Production Routing Playbook: A Support Copilot at 40 QPS

5/6/2026

Most AI support copilots start the same way: a product team picks one strong model, writes a careful prompt, connects the help center, and gets a great demo.

The trouble starts after launch. Real support traffic is not one workload. It is password resets, refund policy questions, order status lookups, angry long-form complaints, screenshots, multilingual follow-ups, and occasional high-risk edge cases. Sending all of that through the same model is simple, but it is rarely economical or reliable.

This is an anonymized composite scenario based on common production patterns we see when teams move from prototype to controlled AI operations.

Multi-model routing architecture — Production routing separates request intent, policy, model choice, cache, fallback, and traceability.

The starting point

The team ran a support copilot inside a consumer marketplace. Traffic was steady on weekdays and spiky after promotions.

Signal	Before routing
Daily AI requests	18k to 24k
Peak traffic	40 QPS
Primary model	One frontier model for every request
Cost per 1k requests	$4.18
P95 latency	1.64s
Successful response rate	98.1%
Repeatable FAQ share	About 36%

The model quality was strong, but three problems kept showing up in reviews:

Simple FAQ traffic was paying premium-model prices.
Provider latency spikes caused full retries, which made peak cost worse.
Engineers could not explain why a given answer used a costly model.

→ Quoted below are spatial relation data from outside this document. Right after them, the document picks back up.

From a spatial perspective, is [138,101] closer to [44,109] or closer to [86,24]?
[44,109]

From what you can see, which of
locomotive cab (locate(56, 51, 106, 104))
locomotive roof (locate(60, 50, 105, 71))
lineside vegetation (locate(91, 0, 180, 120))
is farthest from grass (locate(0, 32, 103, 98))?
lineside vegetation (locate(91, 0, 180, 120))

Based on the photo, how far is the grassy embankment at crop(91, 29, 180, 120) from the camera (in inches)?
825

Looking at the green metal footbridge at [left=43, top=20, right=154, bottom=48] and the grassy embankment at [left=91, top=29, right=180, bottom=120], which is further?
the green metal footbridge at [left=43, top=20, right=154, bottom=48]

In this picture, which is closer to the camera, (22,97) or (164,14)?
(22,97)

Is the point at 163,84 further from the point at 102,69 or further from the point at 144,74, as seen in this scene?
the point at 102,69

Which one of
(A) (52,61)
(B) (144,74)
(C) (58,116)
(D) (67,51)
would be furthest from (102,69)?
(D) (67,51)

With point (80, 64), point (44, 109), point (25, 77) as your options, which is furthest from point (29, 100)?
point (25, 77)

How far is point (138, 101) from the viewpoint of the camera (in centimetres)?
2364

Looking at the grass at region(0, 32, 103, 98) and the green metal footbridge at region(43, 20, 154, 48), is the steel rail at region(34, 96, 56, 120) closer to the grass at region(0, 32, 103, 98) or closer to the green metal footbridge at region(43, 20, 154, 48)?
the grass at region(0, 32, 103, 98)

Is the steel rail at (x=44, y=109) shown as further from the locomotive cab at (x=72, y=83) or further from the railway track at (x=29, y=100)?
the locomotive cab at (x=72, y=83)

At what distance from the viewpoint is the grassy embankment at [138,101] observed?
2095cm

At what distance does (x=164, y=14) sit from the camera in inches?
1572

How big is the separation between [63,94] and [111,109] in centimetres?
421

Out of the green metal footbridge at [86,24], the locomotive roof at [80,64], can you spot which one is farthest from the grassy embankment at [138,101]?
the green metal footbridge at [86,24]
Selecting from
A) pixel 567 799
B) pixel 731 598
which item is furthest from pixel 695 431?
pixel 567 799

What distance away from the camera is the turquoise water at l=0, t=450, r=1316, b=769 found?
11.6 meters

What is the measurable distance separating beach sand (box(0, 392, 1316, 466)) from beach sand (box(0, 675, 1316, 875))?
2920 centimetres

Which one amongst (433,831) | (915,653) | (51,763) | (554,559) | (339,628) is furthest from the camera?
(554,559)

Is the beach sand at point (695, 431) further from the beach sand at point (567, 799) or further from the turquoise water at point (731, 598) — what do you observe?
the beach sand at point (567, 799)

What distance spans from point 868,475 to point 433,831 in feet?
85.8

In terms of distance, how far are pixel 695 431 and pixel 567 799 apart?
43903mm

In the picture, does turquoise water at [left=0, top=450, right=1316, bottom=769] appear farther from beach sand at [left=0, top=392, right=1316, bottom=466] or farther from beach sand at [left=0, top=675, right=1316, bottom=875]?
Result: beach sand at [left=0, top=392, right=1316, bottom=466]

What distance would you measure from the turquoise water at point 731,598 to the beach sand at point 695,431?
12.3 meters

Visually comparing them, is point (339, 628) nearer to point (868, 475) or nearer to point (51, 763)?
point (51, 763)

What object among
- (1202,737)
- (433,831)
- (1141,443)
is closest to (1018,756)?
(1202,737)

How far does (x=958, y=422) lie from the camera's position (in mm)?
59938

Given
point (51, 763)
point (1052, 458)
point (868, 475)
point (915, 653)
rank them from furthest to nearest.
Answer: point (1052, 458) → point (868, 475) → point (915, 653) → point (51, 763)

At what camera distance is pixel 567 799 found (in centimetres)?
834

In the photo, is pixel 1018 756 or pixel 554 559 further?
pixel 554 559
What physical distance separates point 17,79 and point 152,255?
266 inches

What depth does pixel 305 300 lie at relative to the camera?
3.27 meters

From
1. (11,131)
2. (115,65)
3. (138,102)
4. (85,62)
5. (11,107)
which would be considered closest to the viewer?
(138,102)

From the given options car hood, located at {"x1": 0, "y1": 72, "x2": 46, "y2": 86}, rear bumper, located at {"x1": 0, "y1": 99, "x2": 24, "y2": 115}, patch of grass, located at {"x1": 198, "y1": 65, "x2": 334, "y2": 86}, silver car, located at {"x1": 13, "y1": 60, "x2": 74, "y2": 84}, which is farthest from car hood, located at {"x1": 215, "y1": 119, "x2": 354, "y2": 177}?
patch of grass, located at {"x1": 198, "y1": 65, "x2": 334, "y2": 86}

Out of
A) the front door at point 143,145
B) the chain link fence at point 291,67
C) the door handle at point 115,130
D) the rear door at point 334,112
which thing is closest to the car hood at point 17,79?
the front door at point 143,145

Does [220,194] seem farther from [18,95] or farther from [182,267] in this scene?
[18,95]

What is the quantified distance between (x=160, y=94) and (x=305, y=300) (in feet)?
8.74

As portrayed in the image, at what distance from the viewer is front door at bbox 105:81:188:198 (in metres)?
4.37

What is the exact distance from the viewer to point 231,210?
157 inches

The team did not want to reduce quality. They wanted a control plane that could spend more only when the request deserved it.

The routing policy

They introduced three pools in SkyAIApp:

Pool	Used for	Policy
Cost pool	Password resets, return windows, shipping cutoffs, plan limits	Cheapest model that passes answer-format checks
Balanced pool	Normal support conversation with moderate context	Best score across latency, cost, and historical success
Quality pool	Refund disputes, account recovery, multi-step tool planning	Strong model with stricter validation and fallback

The routing signal was intentionally boring: intent label, customer tier, retrieval confidence, prompt size, tool requirement, locale, and safety flag. The first version used lightweight classifiers and embeddings rather than a large new ML project.

Here is the important part: the team treated routing as versioned product infrastructure, not as a hidden SDK choice. Each policy version had an owner, rollout percentage, and evaluation report.

Cache with guardrails

Semantic cache was enabled only for low-risk intent families:

faq.policy
faq.shipping
faq.plan_limits
docs.how_to

Cache keys included locale, policy version, public help-center revision, and safety labels. Anything involving account-specific data, payment status, or a live tool call bypassed cache automatically.

That kept the cache useful without creating stale or unsafe answers.

Results after 21 days

Metric	Before	After
Cost per 1k requests	$4.18	$2.96
P95 latency	1.64s	1.08s
Successful response rate	98.1%	99.3%
FAQ cache hit rate	0%	32%
Requests using quality pool	100%	9%

The biggest lesson was not "use cheaper models." It was "route with evidence." Simple intents were faster and cheaper on smaller models, while complex cases still had budget to use the strongest pool.

Why this matters

Without routing, every product decision becomes a model decision. Want faster support? Change the model. Need lower cost? Change the model. Need safer account recovery? Change the model again.

That does not scale.

SkyAIApp lets teams move those choices into policies:

Product can define which journeys deserve quality-first handling.
Engineering can keep fallback and retry behavior consistent.
Finance can see unit cost by intent, tenant, and policy version.
Support leaders can review quality without reading raw provider logs.

For a production support copilot, the router becomes the layer that keeps quality, latency, and cost in the same conversation.